Never happier than when balancing on a sea cliff or a lakeland mountainside, Glyn Macey loves painting in the great outdoors. It’s what inspires his work, which can be found in collections across the world, and he’s keen to share his passion. The TV series A Brush with the Landscape featured Glyn visiting and painting a whole host of National Trust properties while talking his audience through the creative process of painting en plein air.

Restless and creative

This wandering lifestyle took hold when I worked on a fundraising project for the RNLI in 2009 and painted all around the English coast. It took me from Berwick-upon-Tweed in Northumberland, along the south coast as far west as the Isles of Scilly and finally north again all the way up to the Solway Firth on the Scottish borders. I lived in my van and ate far too many portions of fish and chips. It was great and I loved it. But I wasn’t that keen on carrying all of my painting paraphernalia with me.

Equipment overload

My usual set up consisted of a large old toolbox crammed full of stuff that I never really used and a bashed up unwieldy portfolio that I used to carry my various boards, and which acted as an impromptu easel. When I was touring and painting the English coast my arms began to ache more and more, so much so that when I returned home I began to research viable alternatives to my toolbox/portfolio set up.

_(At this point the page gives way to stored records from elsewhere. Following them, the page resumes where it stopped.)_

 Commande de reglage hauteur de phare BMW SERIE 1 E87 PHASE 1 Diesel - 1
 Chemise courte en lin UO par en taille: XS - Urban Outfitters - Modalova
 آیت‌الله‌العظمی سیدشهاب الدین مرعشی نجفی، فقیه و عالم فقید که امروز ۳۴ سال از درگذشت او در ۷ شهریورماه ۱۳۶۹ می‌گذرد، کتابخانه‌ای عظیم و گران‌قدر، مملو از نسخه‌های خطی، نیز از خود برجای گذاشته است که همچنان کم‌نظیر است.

Windrush Box Easel To The Rescue
Windrush Box Easel To The Rescue

 

The 180 studies that I had painted had only been 12″ x 10″, so I really didn’t need the large portfolio, and as for my box of tricks, I only used a few acrylic colours and a couple of brushes. I thought that there must be an easier way and of course there was: the box easel. A box easel is a transportable box that opens up as a full height easel with space for paints and brushes inside. So I bought a bamboo Winsor & Newton Windrush Field Box Easel. I used it and I loved it. The easel is neat and compact. It is light enough to carry up and down cliffsides and sturdy enough to stand up to a force nine gale. The easel has space for six tubes of acrylics (I am loving the Artists’ Acrylics – no colour shift) [now called Professional Acrylic], a couple of brushes (my favourites are No 8 Round and No 16 Filbert, plus a scrappy decorator’s brush) and the other bits and bobs that I love to apply paint with: sponges, a toothbrush and a craft knife.

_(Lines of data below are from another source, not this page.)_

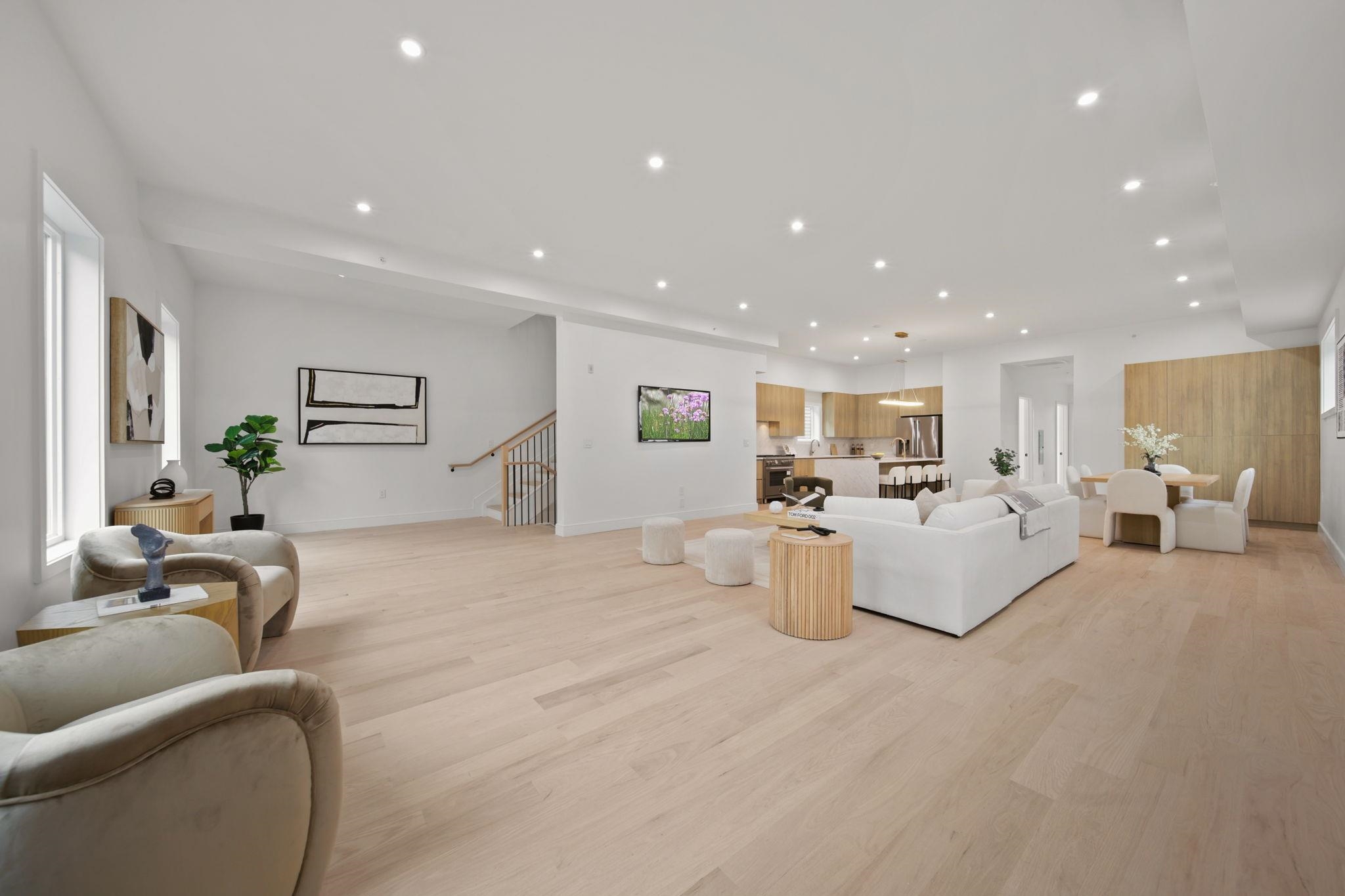 312 11TH ST - Photo 2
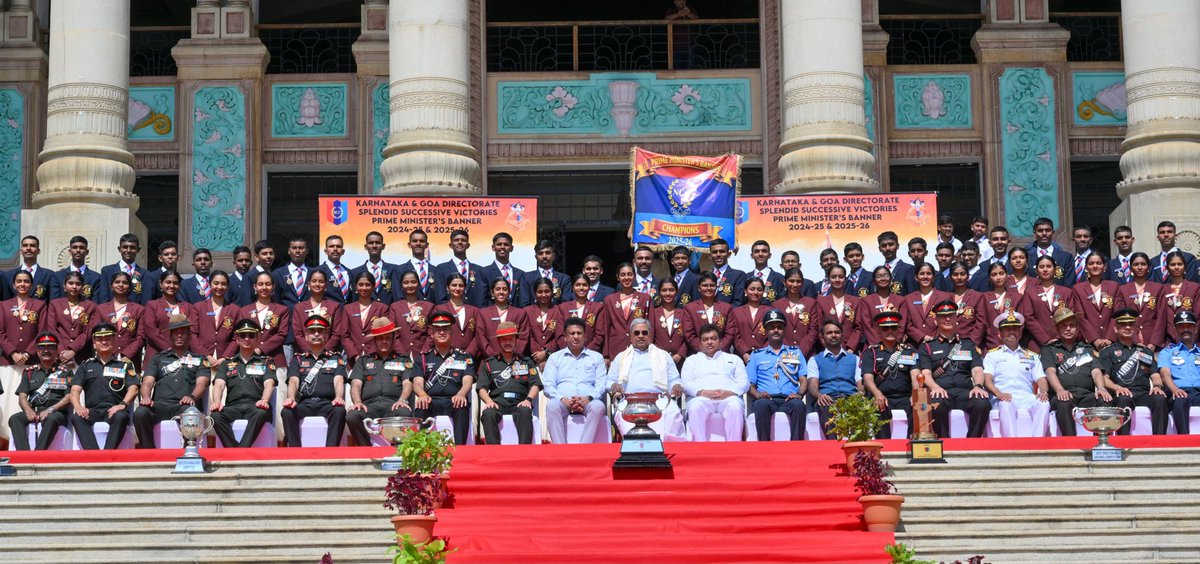 CMofKarnataka's tweet photo. 2026ನೇ ಸಾಲಿನ ಗಣರಾಜ್ಯೋತ್ಸವ ಪರೇಡ್ ನಲ್ಲಿ ಭಾಗವಹಿಸಿದ್ದ ಕರ್ನಾಟಕ ಮತ್ತು ಗೋವಾ ನಿರ್ದೇಶನಾಲಯದ ಎನ್.ಸಿ.ಸಿ. ಕೆಡೆಟ್ ಗಳಿಗೆ ಮುಖ್ಯಮಂತ್ರಿ @siddaramaiah ಅವರು ಅಭಿನಂದಿಸಿದರು. 
ಸಮಾರಂಭದಲ್ಲಿ ಸಚಿವರಾದ ಎಂ.ಸಿ.ಸುಧಾಕರ್, @MBPatil, ಸಿಬ್ಬಂದಿ ಮತ್ತು ಆಡಳಿತ ಸುಧಾರಣಾ ಇಲಾಖೆಯ ಕಾರ್ಯದರ್ಶಿ ಕೆ.ಜಿ.ಜಗದೀಶ್, ಕರ್ನಾಟಕ ಮತ್ತು ಗೋವಾ ಡೆಪ್ಯುಟಿ ಡೈರೆಕ್ಟರ್ ಜನರಲ್ ವಿಂಗ್ ಕಮಾಂಡರ್ ಎಸ್.ಬಿ.ಅರುಣ್‍ಕುಮಾರ್, ಎನ್.ಸಿ.ಸಿ ಗ್ರೂಪ್ ಕಮಾಂಡರ್ ಎಸ್.ಎಸ್.ಕಾಳಿಯಾ, ಪಿ.ಆರ್.ಪೊನ್ನಪ್ಪ ಸೇರಿದಂತೆ ಎನ್.ಸಿ.ಸಿ ಯ ಹಿರಿಯ ಅಧಿಕಾರಿಗಳು, ಎನ್.ಸಿ.ಸಿ ಕೆಡೆಟ್‍ಗಳು ಉಪಸ್ಥಿತರಿದ್ದರು.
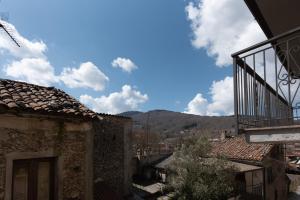 a view of the sky from an alley between two buildings at Wake&Relax in Decollatura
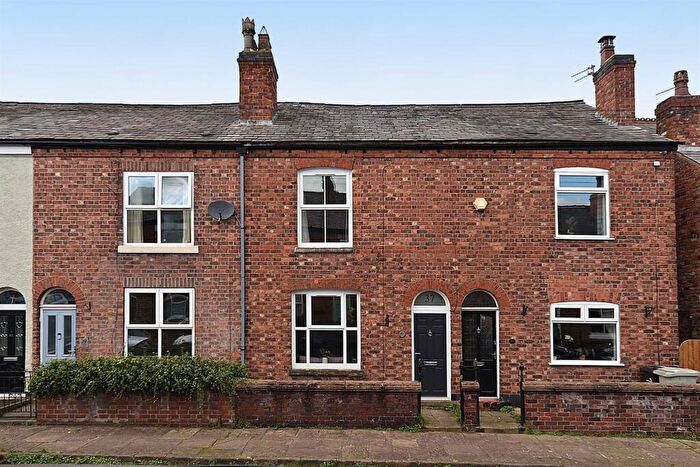 2 Bedroom House For Sale In New Hall Street, Macclesfield, SK10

The best thing about the Windrush Field Box Easel is that it is easy to adapt to your preferred choice of material, whether water-based, oil-based, pastels or pencils. Since returning from my English coast experience I have taken the concept inland, painting at 100 National Trust locations, again often hiking up hills and over rivers with my Windrush Field Box Easel, and it’s never let me down.